In discussions about intelligence we're always talking about the ability to acquire knowledge, not knowledge itself. Sure colloquially those might be conflated but having knowledge is not the same as being intelligent. There are brilliant minds that have very little knowledge, that doesn't make them less intelligent: it makes them less educated.
We know that intelligence is genetic at some level. We share 98.8% of our genome with Chimps. Somewhere in that 1.2% lies a vast gulf of intellectual capacity that isn't there for a chimp, regardless of the heights to which a chimp might climb intellectually. In order for them to have greater intelligence than they currently possess as a species they must change.
I'm not saying that there is some way to breed for an ubermensch, I'm saying that 99.9% of all humans have the same DNA and that in that encoding there is a maximum level of brain performance possible for any person.
Humans with intellectual handicaps have a lower maximum level of learning than some. Neurodivergent humans (doing some massive hand-waving and generalization here as a member of that community) have some higher possible maximums in some forms of intelligence and lower in others, and we're pretty damn sure Autism has strong genetic components.

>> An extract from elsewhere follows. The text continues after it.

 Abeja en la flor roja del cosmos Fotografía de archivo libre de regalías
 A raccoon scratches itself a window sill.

What's absurd about the concept of IQ tests is the attempt to boil down a complex and multifaceted topic into a single number that they can tell in a 200 question multiple choice quiz, not that Intelligence (in all its various hues) has nothing to do with genetics.
All of which is to say that Learning is the application of intelligence.

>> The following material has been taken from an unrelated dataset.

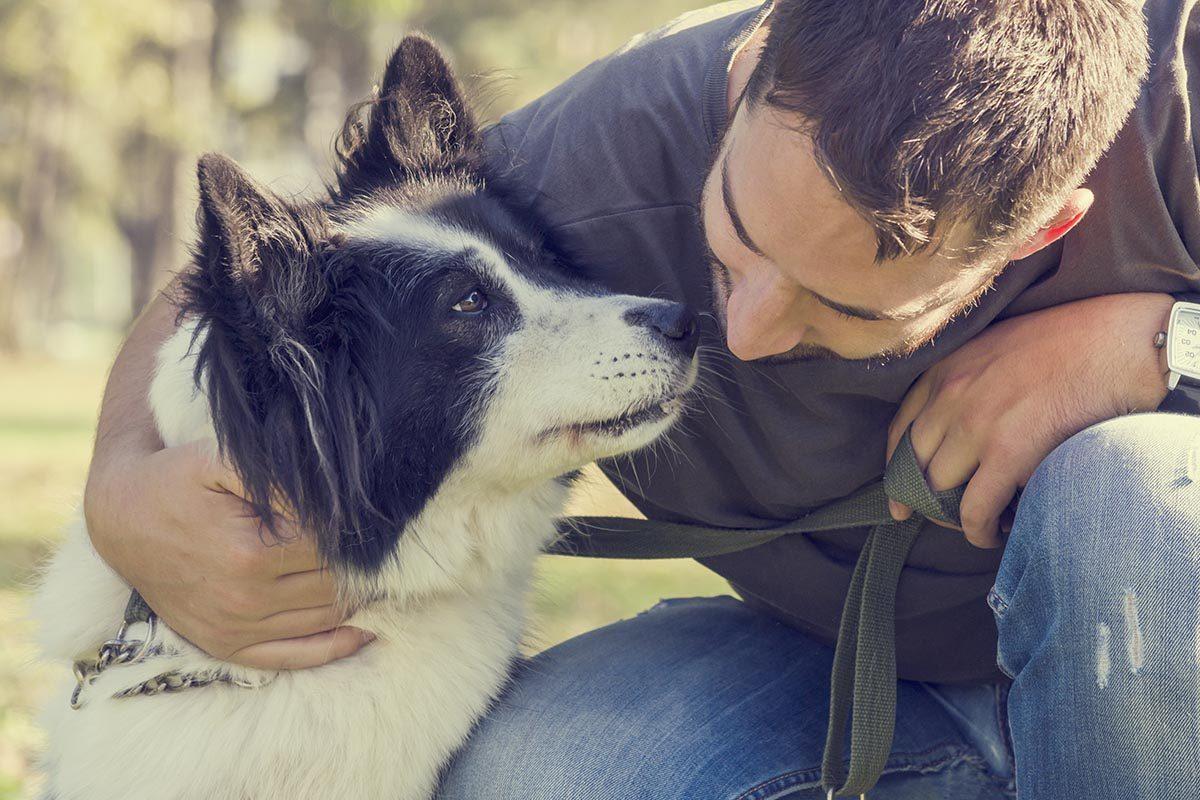 Conseil de vétérinaire : acceptez de lui dire adieu.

As for saying Intelligence is 100% determined by genetics? I expect there's a lot of external factors that come into it: We know a lot of genetic expression changes through quick reacting epigenetic factors. We also know that brain development can be stunted by nutritional issues.
But we also know that ancient humans had incredibly rich and diverse lives and the more you research about them the more you see the echoes of our same sharp minds reaching out across the gulf of the centuries. They weren't less intelligent than us. Anthropologists classify "fully modern humans" as 30000 years ago.
In discussions about intelligence we're always talking about the ability to acquire knowledge, not knowledge itself.
I'm not talking about either of these things. I have already stated that I'm not referring to knowledge. Additionally, I do not agree that intelligence is merely the ability to acquire knowledge. Intelligence is famously difficult to define - but I'm working with a definition akin to a capacity for problem solving and pattern recognition. If we can't see eye to eye there, then we're clearly talking past each other.
Thanks for the interesting conversation. I wish you well.
I'm curious how pattern recognition and problem solving are not just applied knowledge? They're skills you can train up. You can learn to do it better.
Pattern recognition is part of learning and part of intelligence, but it's worthwhile to distinguish between your current ability to recognize patterns and your maximum capacity to recognize patterns right? The maximum capacity would be bounded by your intelligence while the current ability is your knowledge.